Top of Dataset excerpts

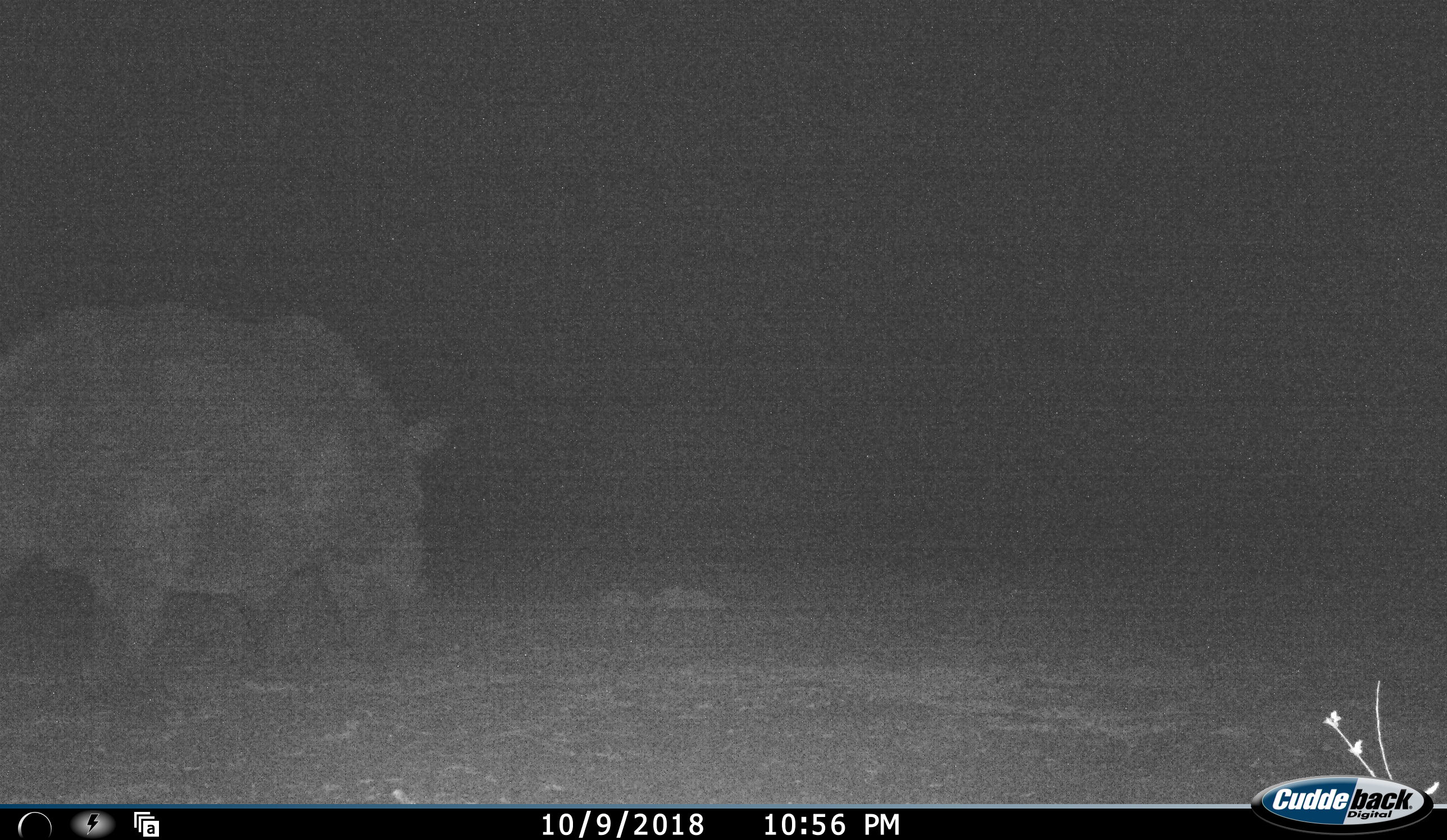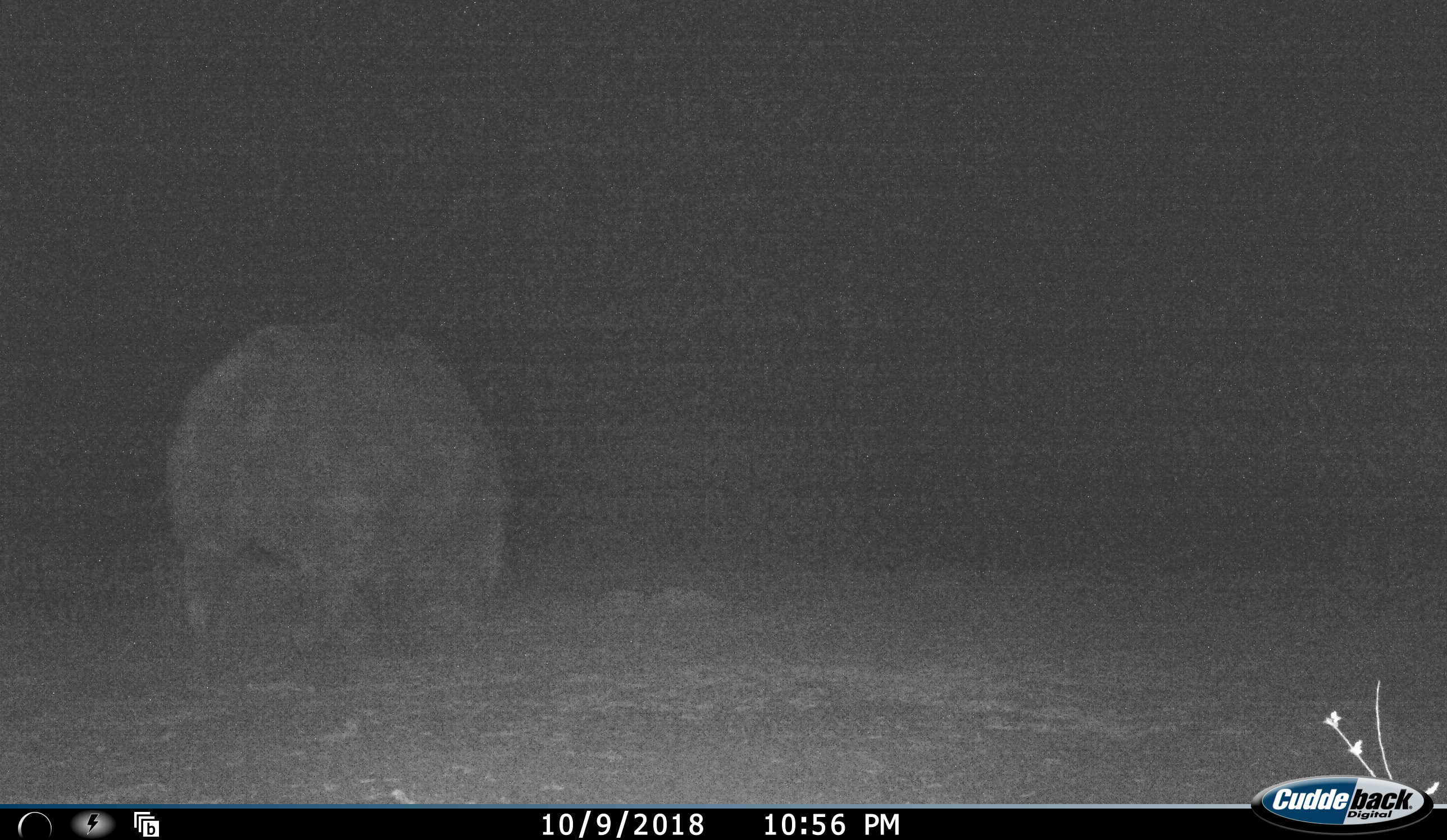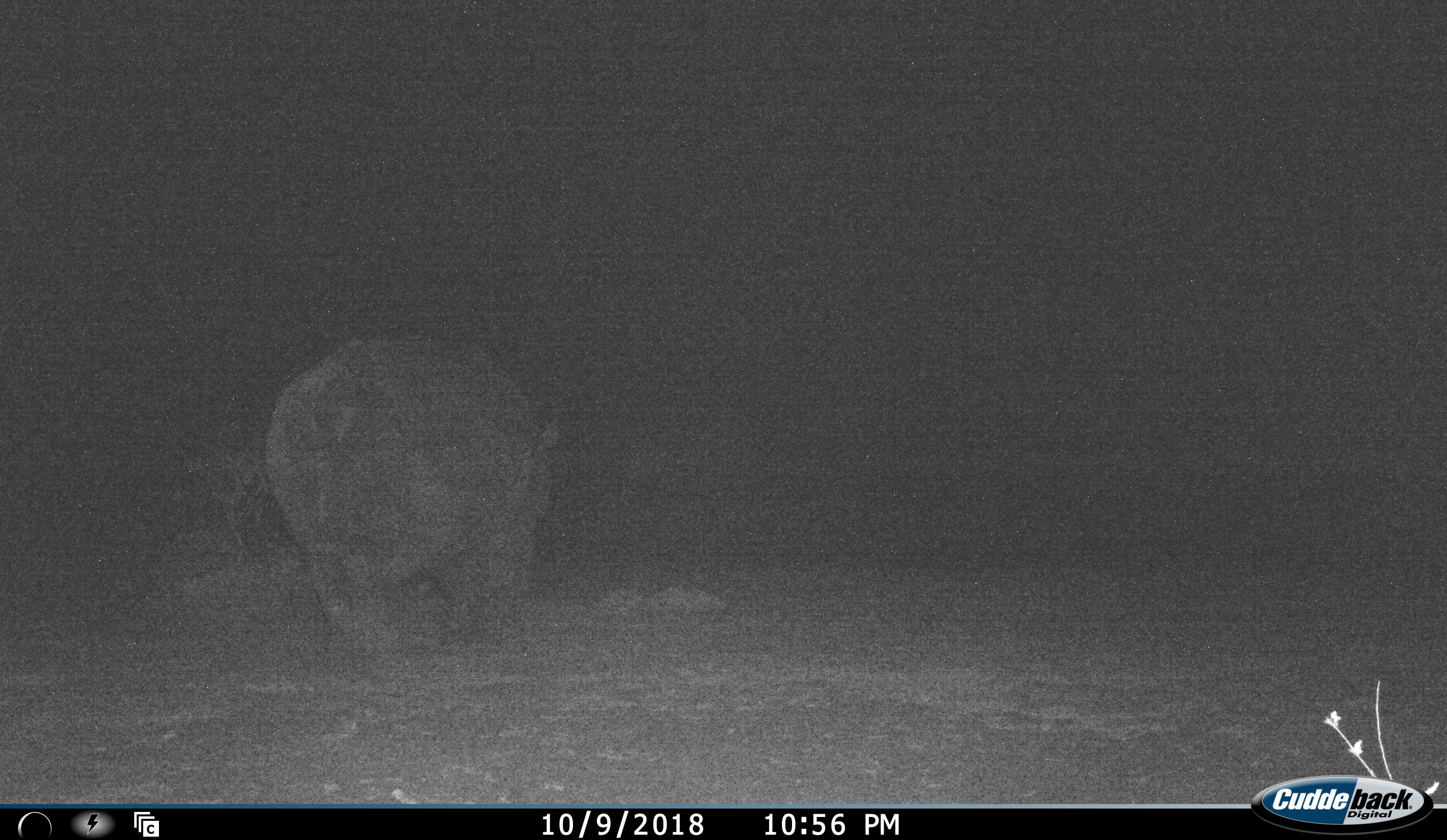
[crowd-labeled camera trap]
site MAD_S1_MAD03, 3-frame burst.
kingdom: Animalia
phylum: Chordata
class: Mammalia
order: Perissodactyla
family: Rhinocerotidae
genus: Ceratotherium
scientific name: Ceratotherium simum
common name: white rhinoceros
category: rhinoceroswhite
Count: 1.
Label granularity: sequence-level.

Bottom of Dataset excerpts

Restate the final lines of the listing above word for word, beginning at the line that contains "genus: Ceratotherium".

● **Result for this task**:
genus: Ceratotherium
scientific name: Ceratotherium simum
common name: white rhinoceros
category: rhinoceroswhite
Count: 1.
Label granularity: sequence-level.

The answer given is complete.